> **EXTRAIT**
—————

C'est assez mal écrit, pénible à lire. Le style de Pierre Chaunu est heurté, elliptique, souvent obscur.
Mais cette disgrâce physique, ce pied-bot de l'écriture, ne doit pas vous décourager. Le sujet est passionnant.
Deux grandes périodes d'accélération de la déchristianisation de la France : 1760-1770 à Paris et 1970-1980 dans toute la France.
Notre sujet du jour est la première de ces deux périodes.
Pierre Chaunu pense que le motif psychologique de la Réforme (il y a des motifs politiques, sociologiques, ecclésiaux, etc.) est que le clergé a trop insisté sur les tourments de l'Enfer, rendant la crainte du Jugement Dernier insoutenable. La foi seule des Protestants soulage en partie cette peur, puisqu'il « suffit » de croire pour être sauvé.
Le ver est dans le fruit.
« Le silence éternel de ces espaces infinis m'effraie. »
Cette citation de Blaise Pascal est des plus célèbres. Elle dit bien l'angoisse de son époque.
Le bouleversement du monde ne vient pas du système de Copernic mais de la lunette de Galilée.
Depuis les Grecs, l'univers était ordonné à l'échelle humaine, approximativement. Un homme, les pieds sur Terre ou pas loin, pouvait espérer un jour atteindre le ciel et, pourquoi pas ?, les étoiles. Avec la lunette astronomique, la sphère céleste croît en quelques années de plusieurs ordres de grandeur.
Pour simplifier, le dieu des juifs est le dieu du temps, de l'histoire, et le(s) dieu(x) des Grecs est le dieu de l'espace, des lieux. Le christianisme a réconcilié tout cela tant bien que mal mais, au XVIIème siècle, ce compromis craque aux entournures.

—————

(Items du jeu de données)
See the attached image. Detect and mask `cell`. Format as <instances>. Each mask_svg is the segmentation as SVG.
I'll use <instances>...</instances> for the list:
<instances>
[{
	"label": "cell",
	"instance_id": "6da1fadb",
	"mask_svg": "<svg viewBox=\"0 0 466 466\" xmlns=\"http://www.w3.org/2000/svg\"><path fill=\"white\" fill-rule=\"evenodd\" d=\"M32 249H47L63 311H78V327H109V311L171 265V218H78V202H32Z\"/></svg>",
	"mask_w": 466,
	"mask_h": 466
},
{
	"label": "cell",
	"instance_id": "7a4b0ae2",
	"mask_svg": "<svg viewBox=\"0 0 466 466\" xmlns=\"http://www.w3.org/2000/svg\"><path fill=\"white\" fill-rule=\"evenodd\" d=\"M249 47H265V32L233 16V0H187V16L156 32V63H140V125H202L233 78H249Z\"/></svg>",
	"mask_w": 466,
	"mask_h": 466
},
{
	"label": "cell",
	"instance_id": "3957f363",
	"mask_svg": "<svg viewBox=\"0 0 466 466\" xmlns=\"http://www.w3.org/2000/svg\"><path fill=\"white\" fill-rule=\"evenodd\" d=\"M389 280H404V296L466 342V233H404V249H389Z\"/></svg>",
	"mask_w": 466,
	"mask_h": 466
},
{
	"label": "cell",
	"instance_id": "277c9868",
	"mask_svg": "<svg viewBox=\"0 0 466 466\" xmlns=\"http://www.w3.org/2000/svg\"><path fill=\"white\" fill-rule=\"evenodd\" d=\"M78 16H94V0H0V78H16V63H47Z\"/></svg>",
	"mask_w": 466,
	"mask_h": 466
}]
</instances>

—————

> **À FAIRE**
Recopiez le passage de l'extrait sur la déchristianisation qui commence à « Cette citation de » et se termine à « craque aux entournures. ».

> **SOLUTION COMPLÈTE**
Cette citation de Blaise Pascal est des plus célèbres. Elle dit bien l'angoisse de son époque.
Le bouleversement du monde ne vient pas du système de Copernic mais de la lunette de Galilée.
Depuis les Grecs, l'univers était ordonné à l'échelle humaine, approximativement. Un homme, les pieds sur Terre ou pas loin, pouvait espérer un jour atteindre le ciel et, pourquoi pas ?, les étoiles. Avec la lunette astronomique, la sphère céleste croît en quelques années de plusieurs ordres de grandeur.
Pour simplifier, le dieu des juifs est le dieu du temps, de l'histoire, et le(s) dieu(x) des Grecs est le dieu de l'espace, des lieux. Le christianisme a réconcilié tout cela tant bien que mal mais, au XVIIème siècle, ce compromis craque aux entournures.